[WHAT NEEDS TO BE DONE] Each record that follows should be repeated exactly, minus any images.

BEGIN

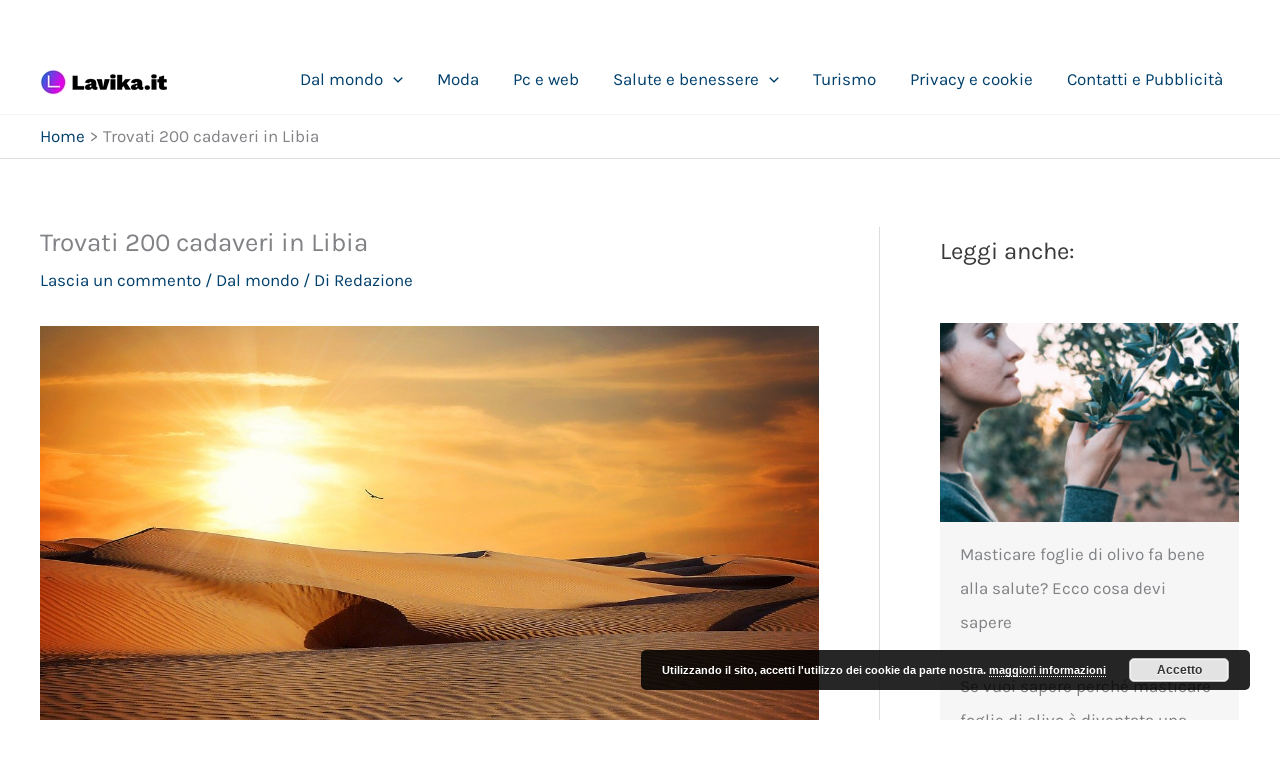

--- FILE ---
content_type: text/html; charset=utf-8
request_url: https://www.google.com/recaptcha/api2/aframe
body_size: 266
content:
<!DOCTYPE HTML><html><head><meta http-equiv="content-type" content="text/html; charset=UTF-8"></head><body><script nonce="tq4T0UoxxXTy44WPoaTcwQ">/** Anti-fraud and anti-abuse applications only. See google.com/recaptcha */ try{var clients={'sodar':'https://pagead2.googlesyndication.com/pagead/sodar?'};window.addEventListener("message",function(a){try{if(a.source===window.parent){var b=JSON.parse(a.data);var c=clients[b['id']];if(c){var d=document.createElement('img');d.src=c+b['params']+'&rc='+(localStorage.getItem("rc::a")?sessionStorage.getItem("rc::b"):"");window.document.body.appendChild(d);sessionStorage.setItem("rc::e",parseInt(sessionStorage.getItem("rc::e")||0)+1);localStorage.setItem("rc::h",'1769485429019');}}}catch(b){}});window.parent.postMessage("_grecaptcha_ready", "*");}catch(b){}</script></body></html>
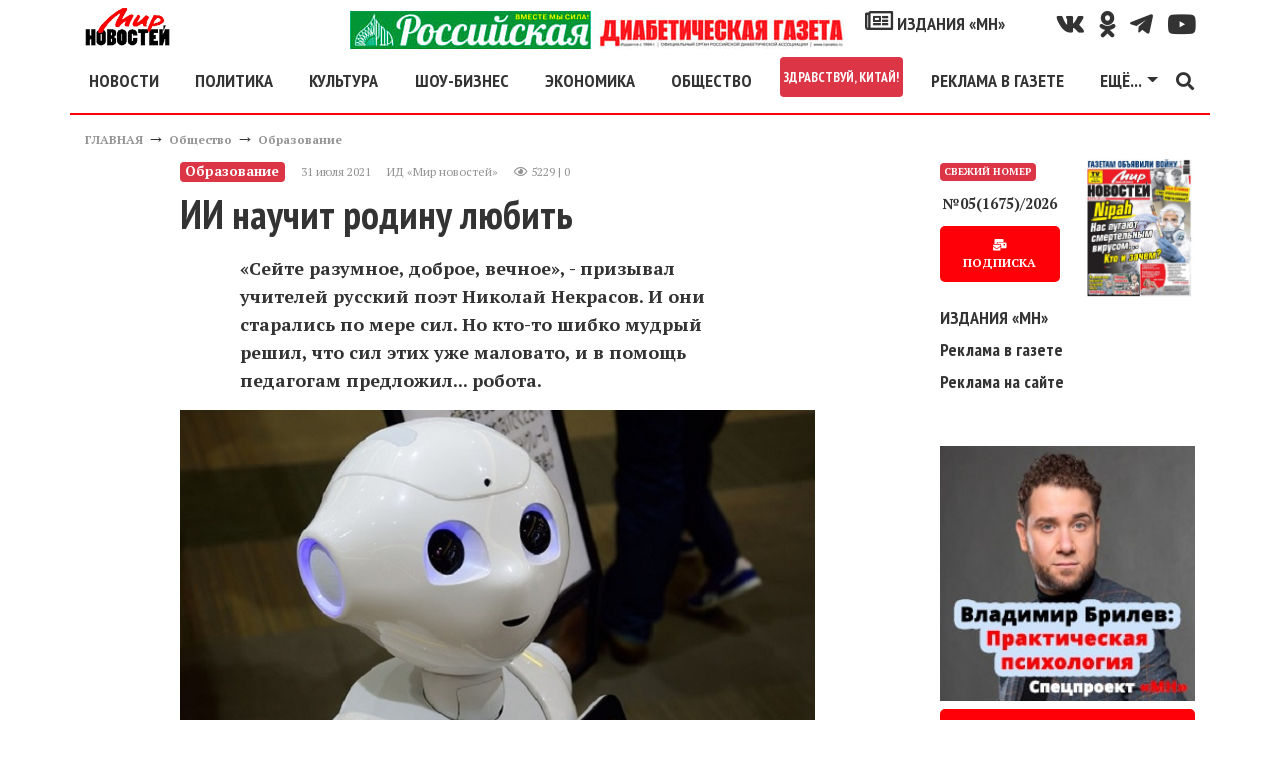

--- FILE ---
content_type: text/html; charset=utf-8
request_url: https://mirnov.ru/ajax/ajax_izdaniya.php
body_size: -85
content:
2026|05|1675|28.01.2026|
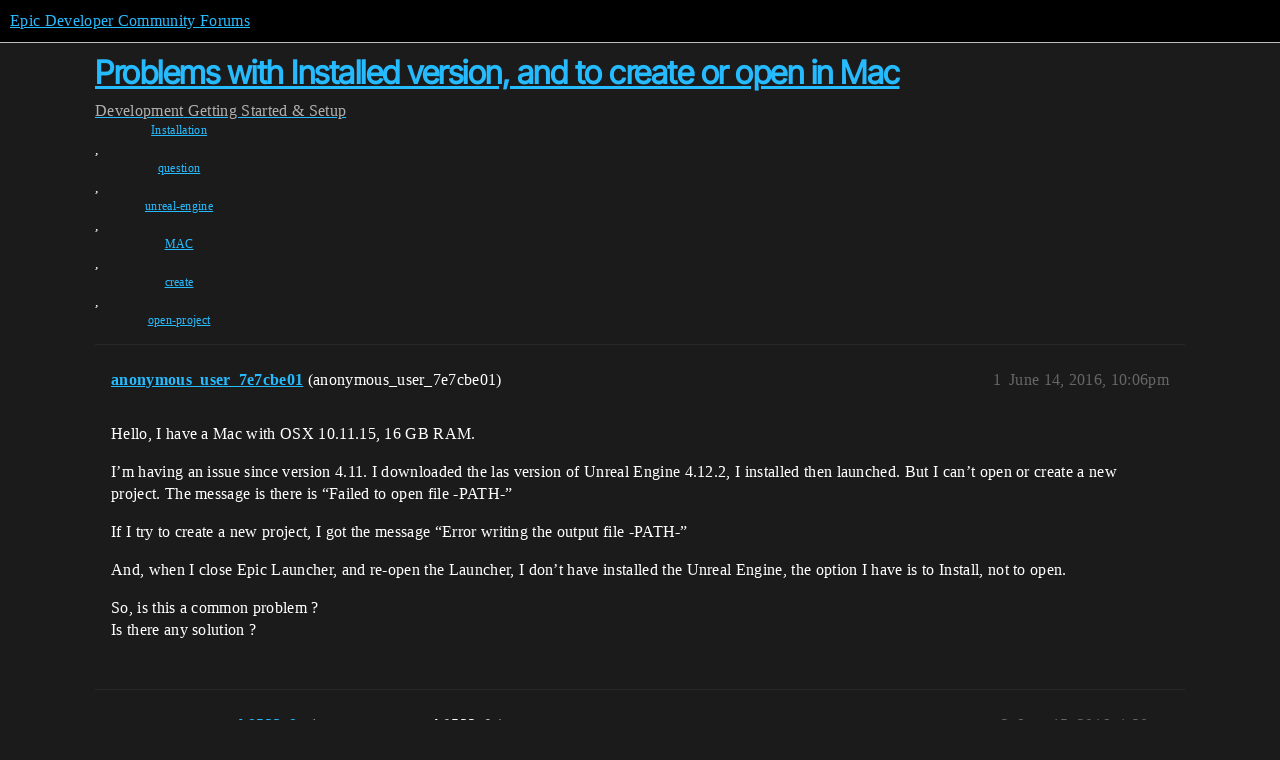

--- FILE ---
content_type: text/css
request_url: https://d1ap1mz92jnks1.cloudfront.net/stylesheets/common_theme_20_9d7606f36a9a8747ef26bc848d0852201642fb45.css?__ws=forums.unrealengine.com
body_size: 376
content:
pre{background-color:#000 !important}pre.lang-verse code{background-color:inherit;padding:0;font-weight:normal}.hljs{color:#d4d4d4;background:#000}.hljs.language-verse .hljs-invalid.verse_{color:#f44747}.hljs.language-verse .hljs-comment.verse_{color:#77b06b}.hljs.language-verse .hljs-comment.line_.verse__{color:#77b06b}.hljs.language-verse .hljs-comment.block_.verse__{color:#77b06b}.hljs.language-verse .hljs-constant.language_.verse__{color:#569cd6}.hljs.language-verse .hljs-constant.language_.path__.verse___{color:#569cd6}.hljs.language-verse .hljs-constant.numeric_.verse__{color:#c2ddb4}.hljs.language-verse .hljs-constant.regexp_.verse__{color:#646695}.hljs.language-verse .hljs-constant.character_.escape__.verse___{color:#b89047}.hljs.language-verse .hljs-string.verse_{color:#c09077}.hljs.language-verse .hljs-string.quoted_.double__.verse___{color:#c09077}.hljs.language-verse .hljs-string.quoted_.single__.verse___{color:#c09077}.hljs.language-verse .hljs-string.tag_.verse__{color:#c09077}.hljs.language-verse .hljs-string.value_.verse__{color:#c09077}.hljs.language-verse .hljs-string.regexp_.verse__{color:#d16969}.hljs.language-verse .hljs-text.verse_{color:#dfc79f;font-style:italic}.hljs.language-verse .hljs-keyword.verse_{color:#569cd6}.hljs.language-verse .hljs-keyword.control_.verse__{color:#569cd6}.hljs.language-verse .hljs-keyword.operator_.verse__{color:#77afaf}.hljs.language-verse .hljs-keyword.operator_.logical__.verse___{color:#77afaf}.hljs.language-verse .hljs-keyword.operator_.arithmetic__.verse___{color:#77afaf}.hljs.language-verse .hljs-keyword.operator_.comparison__.verse___{color:#77afaf}.hljs.language-verse .hljs-keyword.other_.unit__.verse___{color:#92a788}.hljs.language-verse .hljs-entity.name_.function__.verse___{color:#e5c2ff}.hljs.language-verse .hljs-variable.verse_{color:#b9d6ff}.hljs.language-verse .hljs-variable.path_.verse__{color:#b9d6ff}.hljs.language-verse .hljs-entity.name_.tag__.verse___{color:#6f77a6}.hljs.language-verse .hljs-keyword.declaration_.verse__{color:#8499b7}.hljs.language-verse .hljs-punctuation.definition_.tag__.verse___{color:#8499b7}.hljs.language-verse .hljs-storage.verse_{color:#569cd6}.hljs.language-verse .hljs-storage.type_.verse__{color:#569cd6}.hljs.language-verse .hljs-storage.modifier_.verse__{color:#569cd6}.hljs.language-verse .hljs-emphasis.verse_{font-style:italic}.hljs.language-verse .hljs-strong.verse_{font-weight:bold}.hljs.language-verse .hljs-markup.underline_.verse__{text-decoration:underline}.hljs.language-verse .hljs-markup.bold_.verse__{color:#569cd6;font-weight:bold}.hljs.language-verse .hljs-markup.heading_.verse__{color:#569cd6;font-weight:bold}.hljs.language-verse .hljs-markup.italic_.verse__{font-style:italic}.hljs.language-verse .hljs-markup.inserted_.verse__{color:#b5cea8}.hljs.language-verse .hljs-markup.deleted_.verse__{color:#ce9178}.hljs.language-verse .hljs-markup.changed_.verse__{color:#569cd6}.hljs.language-verse .hljs-markup.inline_.raw__.verse___{color:#ce9178}.hljs.language-verse .hljs-header.verse_{color:navy}.hljs.language-verse .hljs-meta.diff_.header__.verse___{color:#569cd6}.hljs.language-verse .hljs-meta.preprocessor_.verse__{color:#569cd6}.hljs.language-verse .hljs-meta.preprocessor_.string__.verse___{color:#ce9178}.hljs.language-verse .hljs-meta.preprocessor_.numeric__.verse___{color:#b5cea8}
/*# sourceMappingURL=common_theme_20_9d7606f36a9a8747ef26bc848d0852201642fb45.css.map?__ws=forums.unrealengine.com */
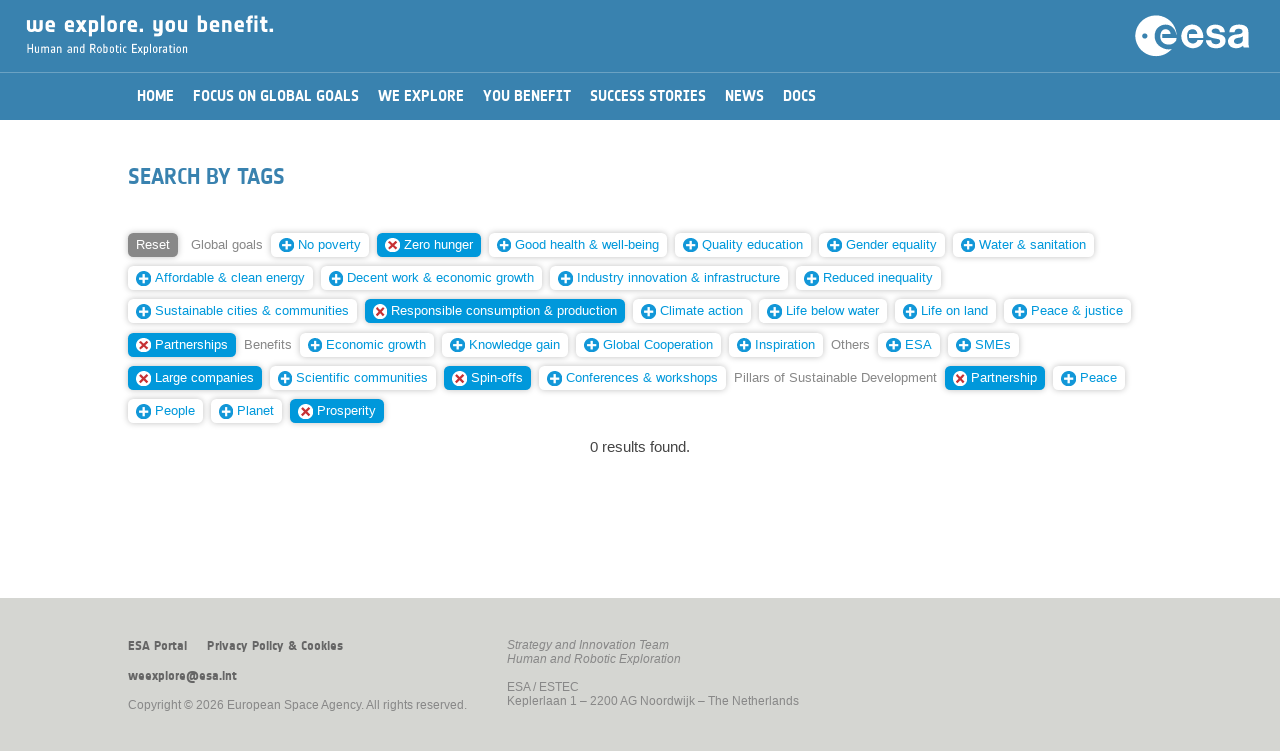

--- FILE ---
content_type: image/svg+xml
request_url: https://youbenefit.spaceflight.esa.int/wp-content/themes/EsaHreStandard/images/remove.svg
body_size: 987
content:
<?xml version="1.0" encoding="utf-8"?>
<!-- Generator: Adobe Illustrator 16.0.0, SVG Export Plug-In . SVG Version: 6.00 Build 0)  -->
<!DOCTYPE svg PUBLIC "-//W3C//DTD SVG 1.1//EN" "http://www.w3.org/Graphics/SVG/1.1/DTD/svg11.dtd">
<svg version="1.1" id="Layer_1" xmlns="http://www.w3.org/2000/svg" xmlns:xlink="http://www.w3.org/1999/xlink" x="0px" y="0px"
	 width="283.46px" height="283.46px" viewBox="0 0 283.46 283.46" enable-background="new 0 0 283.46 283.46" xml:space="preserve">
<path fill="#FFFFFF" d="M283.465,141.734c0,78.275-63.454,141.731-141.732,141.731C63.455,283.465,0,220.009,0,141.734
	C0,63.455,63.455,0,141.732,0C220.011,0,283.465,63.455,283.465,141.734z"/>
<rect x="120.472" y="42.52" transform="matrix(-0.7071 -0.7071 0.7071 -0.7071 141.7408 342.1732)" fill="#C63235" width="42.52" height="198.427"/>
<rect x="120.471" y="42.521" transform="matrix(-0.7071 0.7071 -0.7071 -0.7071 342.1708 141.7352)" fill="#C63235" width="42.52" height="198.424"/>
</svg>
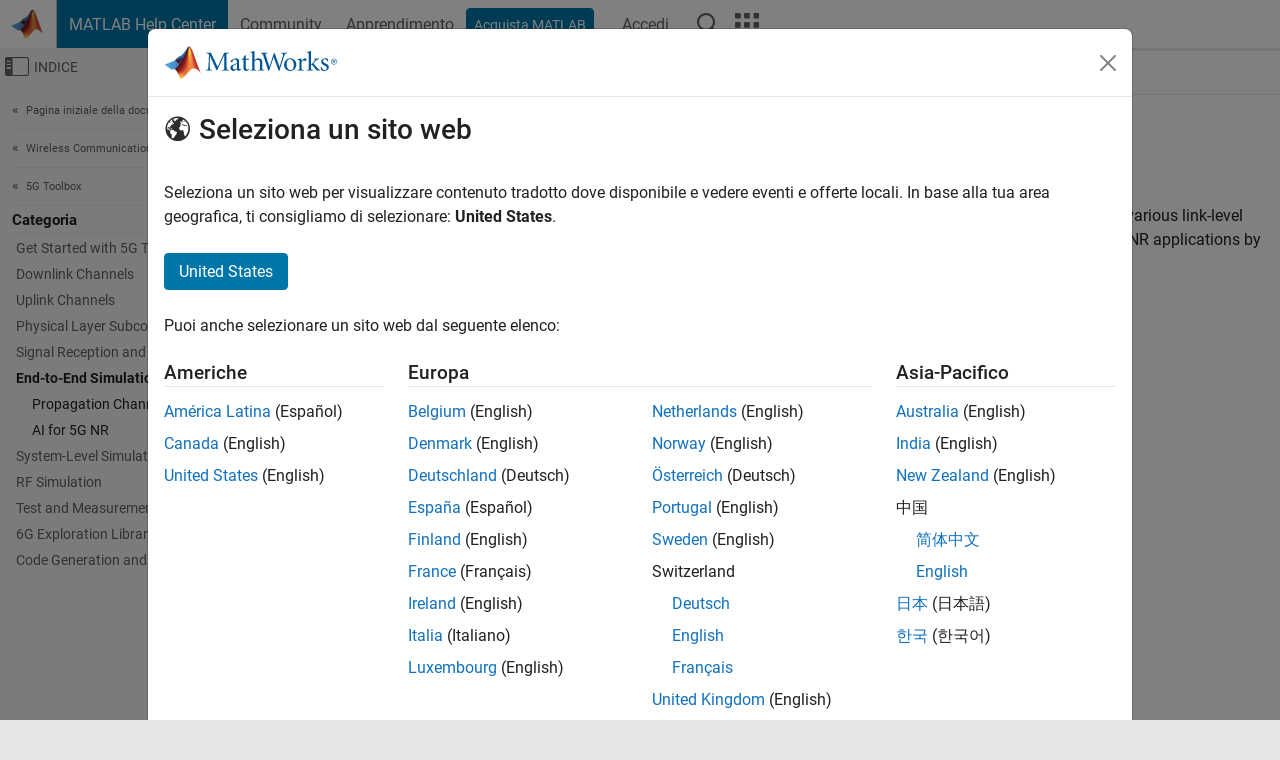

--- FILE ---
content_type: application/x-javascript;charset=utf-8
request_url: https://smetrics.mathworks.com/id?d_visid_ver=5.2.0&d_fieldgroup=A&mcorgid=B1441C8B533095C00A490D4D%40AdobeOrg&mid=83685938825459188556086252739240414770&ts=1768429590569
body_size: -34
content:
{"mid":"83685938825459188556086252739240414770"}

END

[RESPONSE TO THE TASK]
--- FILE ---
content_type: text/html; charset=utf-8
request_url: https://www.google.com/recaptcha/api2/aframe
body_size: 266
content:
<!DOCTYPE HTML><html><head><meta http-equiv="content-type" content="text/html; charset=UTF-8"></head><body><script nonce="tq4T0UoxxXTy44WPoaTcwQ">/** Anti-fraud and anti-abuse applications only. See google.com/recaptcha */ try{var clients={'sodar':'https://pagead2.googlesyndication.com/pagead/sodar?'};window.addEventListener("message",function(a){try{if(a.source===window.parent){var b=JSON.parse(a.data);var c=clients[b['id']];if(c){var d=document.createElement('img');d.src=c+b['params']+'&rc='+(localStorage.getItem("rc::a")?sessionStorage.getItem("rc::b"):"");window.document.body.appendChild(d);sessionStorage.setItem("rc::e",parseInt(sessionStorage.getItem("rc::e")||0)+1);localStorage.setItem("rc::h",'1769485429019');}}}catch(b){}});window.parent.postMessage("_grecaptcha_ready", "*");}catch(b){}</script></body></html>

--- FILE ---
content_type: text/html; charset=utf-8
request_url: https://mirnov.ru/ajax/ajax_izdaniya.php
body_size: -85
content:
2026|05|1675|28.01.2026|

--- FILE ---
content_type: text/css
request_url: https://d1ap1mz92jnks1.cloudfront.net/stylesheets/common_theme_20_9d7606f36a9a8747ef26bc848d0852201642fb45.css?__ws=forums.unrealengine.com
body_size: 376
content:
pre{background-color:#000 !important}pre.lang-verse code{background-color:inherit;padding:0;font-weight:normal}.hljs{color:#d4d4d4;background:#000}.hljs.language-verse .hljs-invalid.verse_{color:#f44747}.hljs.language-verse .hljs-comment.verse_{color:#77b06b}.hljs.language-verse .hljs-comment.line_.verse__{color:#77b06b}.hljs.language-verse .hljs-comment.block_.verse__{color:#77b06b}.hljs.language-verse .hljs-constant.language_.verse__{color:#569cd6}.hljs.language-verse .hljs-constant.language_.path__.verse___{color:#569cd6}.hljs.language-verse .hljs-constant.numeric_.verse__{color:#c2ddb4}.hljs.language-verse .hljs-constant.regexp_.verse__{color:#646695}.hljs.language-verse .hljs-constant.character_.escape__.verse___{color:#b89047}.hljs.language-verse .hljs-string.verse_{color:#c09077}.hljs.language-verse .hljs-string.quoted_.double__.verse___{color:#c09077}.hljs.language-verse .hljs-string.quoted_.single__.verse___{color:#c09077}.hljs.language-verse .hljs-string.tag_.verse__{color:#c09077}.hljs.language-verse .hljs-string.value_.verse__{color:#c09077}.hljs.language-verse .hljs-string.regexp_.verse__{color:#d16969}.hljs.language-verse .hljs-text.verse_{color:#dfc79f;font-style:italic}.hljs.language-verse .hljs-keyword.verse_{color:#569cd6}.hljs.language-verse .hljs-keyword.control_.verse__{color:#569cd6}.hljs.language-verse .hljs-keyword.operator_.verse__{color:#77afaf}.hljs.language-verse .hljs-keyword.operator_.logical__.verse___{color:#77afaf}.hljs.language-verse .hljs-keyword.operator_.arithmetic__.verse___{color:#77afaf}.hljs.language-verse .hljs-keyword.operator_.comparison__.verse___{color:#77afaf}.hljs.language-verse .hljs-keyword.other_.unit__.verse___{color:#92a788}.hljs.language-verse .hljs-entity.name_.function__.verse___{color:#e5c2ff}.hljs.language-verse .hljs-variable.verse_{color:#b9d6ff}.hljs.language-verse .hljs-variable.path_.verse__{color:#b9d6ff}.hljs.language-verse .hljs-entity.name_.tag__.verse___{color:#6f77a6}.hljs.language-verse .hljs-keyword.declaration_.verse__{color:#8499b7}.hljs.language-verse .hljs-punctuation.definition_.tag__.verse___{color:#8499b7}.hljs.language-verse .hljs-storage.verse_{color:#569cd6}.hljs.language-verse .hljs-storage.type_.verse__{color:#569cd6}.hljs.language-verse .hljs-storage.modifier_.verse__{color:#569cd6}.hljs.language-verse .hljs-emphasis.verse_{font-style:italic}.hljs.language-verse .hljs-strong.verse_{font-weight:bold}.hljs.language-verse .hljs-markup.underline_.verse__{text-decoration:underline}.hljs.language-verse .hljs-markup.bold_.verse__{color:#569cd6;font-weight:bold}.hljs.language-verse .hljs-markup.heading_.verse__{color:#569cd6;font-weight:bold}.hljs.language-verse .hljs-markup.italic_.verse__{font-style:italic}.hljs.language-verse .hljs-markup.inserted_.verse__{color:#b5cea8}.hljs.language-verse .hljs-markup.deleted_.verse__{color:#ce9178}.hljs.language-verse .hljs-markup.changed_.verse__{color:#569cd6}.hljs.language-verse .hljs-markup.inline_.raw__.verse___{color:#ce9178}.hljs.language-verse .hljs-header.verse_{color:navy}.hljs.language-verse .hljs-meta.diff_.header__.verse___{color:#569cd6}.hljs.language-verse .hljs-meta.preprocessor_.verse__{color:#569cd6}.hljs.language-verse .hljs-meta.preprocessor_.string__.verse___{color:#ce9178}.hljs.language-verse .hljs-meta.preprocessor_.numeric__.verse___{color:#b5cea8}
/*# sourceMappingURL=common_theme_20_9d7606f36a9a8747ef26bc848d0852201642fb45.css.map?__ws=forums.unrealengine.com */

--- FILE ---
content_type: image/svg+xml
request_url: https://youbenefit.spaceflight.esa.int/wp-content/themes/EsaHreStandard/images/remove.svg
body_size: 987
content:
<?xml version="1.0" encoding="utf-8"?>
<!-- Generator: Adobe Illustrator 16.0.0, SVG Export Plug-In . SVG Version: 6.00 Build 0)  -->
<!DOCTYPE svg PUBLIC "-//W3C//DTD SVG 1.1//EN" "http://www.w3.org/Graphics/SVG/1.1/DTD/svg11.dtd">
<svg version="1.1" id="Layer_1" xmlns="http://www.w3.org/2000/svg" xmlns:xlink="http://www.w3.org/1999/xlink" x="0px" y="0px"
	 width="283.46px" height="283.46px" viewBox="0 0 283.46 283.46" enable-background="new 0 0 283.46 283.46" xml:space="preserve">
<path fill="#FFFFFF" d="M283.465,141.734c0,78.275-63.454,141.731-141.732,141.731C63.455,283.465,0,220.009,0,141.734
	C0,63.455,63.455,0,141.732,0C220.011,0,283.465,63.455,283.465,141.734z"/>
<rect x="120.472" y="42.52" transform="matrix(-0.7071 -0.7071 0.7071 -0.7071 141.7408 342.1732)" fill="#C63235" width="42.52" height="198.427"/>
<rect x="120.471" y="42.521" transform="matrix(-0.7071 0.7071 -0.7071 -0.7071 342.1708 141.7352)" fill="#C63235" width="42.52" height="198.424"/>
</svg>

--- FILE ---
content_type: application/x-javascript;charset=utf-8
request_url: https://smetrics.mathworks.com/id?d_visid_ver=5.2.0&d_fieldgroup=A&mcorgid=B1441C8B533095C00A490D4D%40AdobeOrg&mid=83685938825459188556086252739240414770&ts=1768429590569
body_size: -34
content:
{"mid":"83685938825459188556086252739240414770"}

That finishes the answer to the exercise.